## WHAT YOU NEED TO DO:
Please translate this sentence from the passage on Russian Jews below into Spanish: "The attack by Government and people upon the Jews in 1891 was a deliberate proceeding."

=== PASSAGE SHOWN ===

The Russian Jew was a domestic menace to the mind of Ignatieff; to M. Pobédonostsev he was tainted with the unforgivable sins of heterodoxy, and a religious persecutor is always relentless in proportion to his fanatical sincerity. No one can justly question the honesty of the Procurator’s zeal for Church and State in Russia, and this is why the infidel Israelites have found in him the most implacable of their powerful foes.
The measures resorted to in 1891, at the instance of the influence exerted by the Procurator of the Holy Synod, had for their end the carrying into effect of the provisions of the “May Laws.” Thousands of Jews were still scattered throughout the provinces beyond the Pale; tolerated in centres of trade and enterprise for utilitarian reasons. Most of these were artisans who had by residence, and membership of trade guilds, acquired the privilege of living and working in various provinces of the Empire. Large numbers of these had been specially encouraged in previous years to settle in cities and towns where their proficiency in crafts was necessary to the development of local industries or manufacture. Suddenly in 1891 an Imperial decree was issued, and all these sober, industrious, skilled, and, in many instances, respected citizens were ordered to quit their homes, property, or employment, within a given time, and take themselves within the Pale of Settlement or outside of the Russian Empire.
The orders issued by the Chief of Police of Moscow to his subordinates, contained the following instructions:
“You must personally verify in all the shops and factories kept by Jews the number of the assistant artisans; also, what category the Jews belong to, and the time of their arrival in Moscow for residence; and then take their signature to a notice of voluntary [!] departure from the Capital; warning them that the computation of their terms of stay will begin on the 14th of July next. Also, take a registry of names, in alphabetical order, of Jewish artisans and, second, of Jews living in Moscow under the right of Circular No. 30 issued by the Minister of the Interior in 1880, specifying in separate columns the time of arrival in Moscow, number of assistant artisans, number in family, and the expiration of the term of departure. In reference to Jews residing according to Circular of 1880, specify their occupations, also the names of commercial houses where they were employed, and present them to me within two weeks.”
The penalty for refusing to sign the paper suggested by General Yourkoffsky, was immediate expulsion. The “voluntary” alternative gained only a little time for preparation. It offered, however, some chances to wealthy Jews to come to an arrangement with lower police officials, whereby the general order of expulsion might be evaded, for a consideration.
The attack by Government and people upon the Jews in 1891 was a deliberate proceeding. Prince Dolgorouki was an able and a fair-minded Governor-General of Moscow. Neither Russian nor Jewish complaint had been lodged against him during his tenure of office. His duties had been performed with care and competency, and his administration of the ancient capital and province left no room for official faultfinding at St. Petersburg.

=== DATA ENTRIES ===

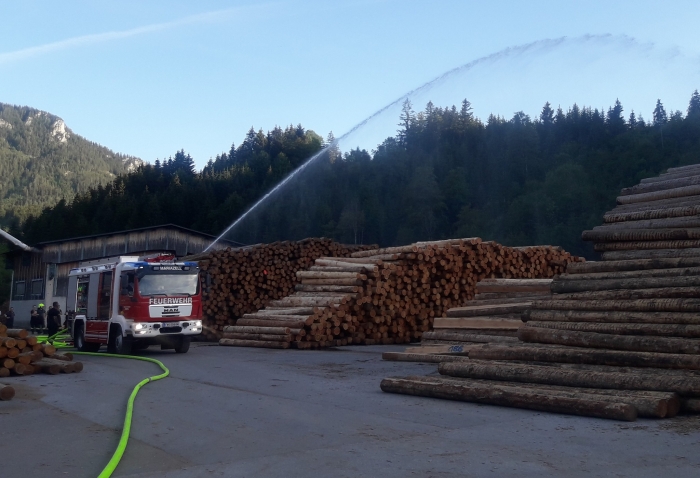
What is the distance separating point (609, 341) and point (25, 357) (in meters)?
11.1

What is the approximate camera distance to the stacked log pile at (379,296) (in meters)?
20.0

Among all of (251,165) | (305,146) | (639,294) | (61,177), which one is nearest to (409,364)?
(639,294)

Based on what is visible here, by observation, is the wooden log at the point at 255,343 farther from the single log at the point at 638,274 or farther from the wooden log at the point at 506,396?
the single log at the point at 638,274

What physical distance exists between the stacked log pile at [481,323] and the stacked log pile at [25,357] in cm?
702

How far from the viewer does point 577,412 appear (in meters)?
8.26

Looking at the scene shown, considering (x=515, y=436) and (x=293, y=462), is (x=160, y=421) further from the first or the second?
(x=515, y=436)

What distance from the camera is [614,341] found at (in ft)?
31.3

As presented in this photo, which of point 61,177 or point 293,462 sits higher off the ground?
point 61,177

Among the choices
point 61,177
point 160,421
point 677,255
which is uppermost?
point 61,177

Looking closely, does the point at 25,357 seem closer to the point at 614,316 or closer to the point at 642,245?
the point at 614,316

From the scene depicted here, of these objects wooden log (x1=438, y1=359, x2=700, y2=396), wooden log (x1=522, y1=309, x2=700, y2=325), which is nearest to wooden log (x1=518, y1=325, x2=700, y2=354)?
wooden log (x1=522, y1=309, x2=700, y2=325)

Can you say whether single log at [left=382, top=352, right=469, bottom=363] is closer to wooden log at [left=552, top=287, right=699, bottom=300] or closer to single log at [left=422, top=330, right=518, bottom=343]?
single log at [left=422, top=330, right=518, bottom=343]

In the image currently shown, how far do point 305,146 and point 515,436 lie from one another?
7352cm

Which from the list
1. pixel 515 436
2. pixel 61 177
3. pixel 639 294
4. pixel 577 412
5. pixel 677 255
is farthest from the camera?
pixel 61 177
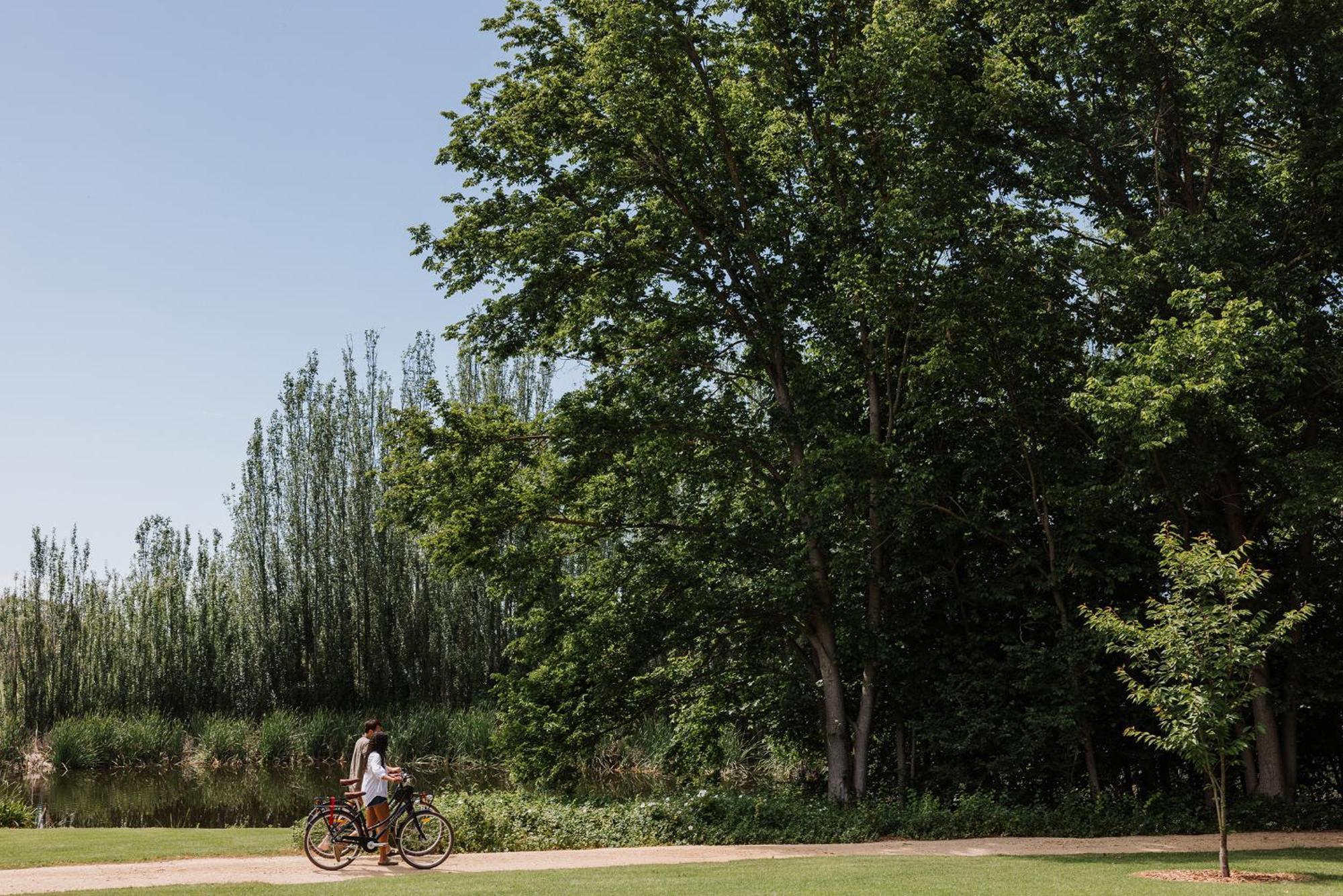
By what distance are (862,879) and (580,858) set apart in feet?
13.0

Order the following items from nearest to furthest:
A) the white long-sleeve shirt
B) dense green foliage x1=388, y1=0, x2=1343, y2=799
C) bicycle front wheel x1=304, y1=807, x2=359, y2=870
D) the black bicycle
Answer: bicycle front wheel x1=304, y1=807, x2=359, y2=870
the black bicycle
the white long-sleeve shirt
dense green foliage x1=388, y1=0, x2=1343, y2=799

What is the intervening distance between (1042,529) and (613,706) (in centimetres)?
762

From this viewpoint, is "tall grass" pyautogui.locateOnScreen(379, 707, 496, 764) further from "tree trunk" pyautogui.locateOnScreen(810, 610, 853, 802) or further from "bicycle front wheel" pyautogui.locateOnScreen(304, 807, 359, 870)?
"bicycle front wheel" pyautogui.locateOnScreen(304, 807, 359, 870)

===

## OUTPUT OF THE TASK:
El ataque del Gobierno y del pueblo contra los judíos en 1891 fue un proceder deliberado.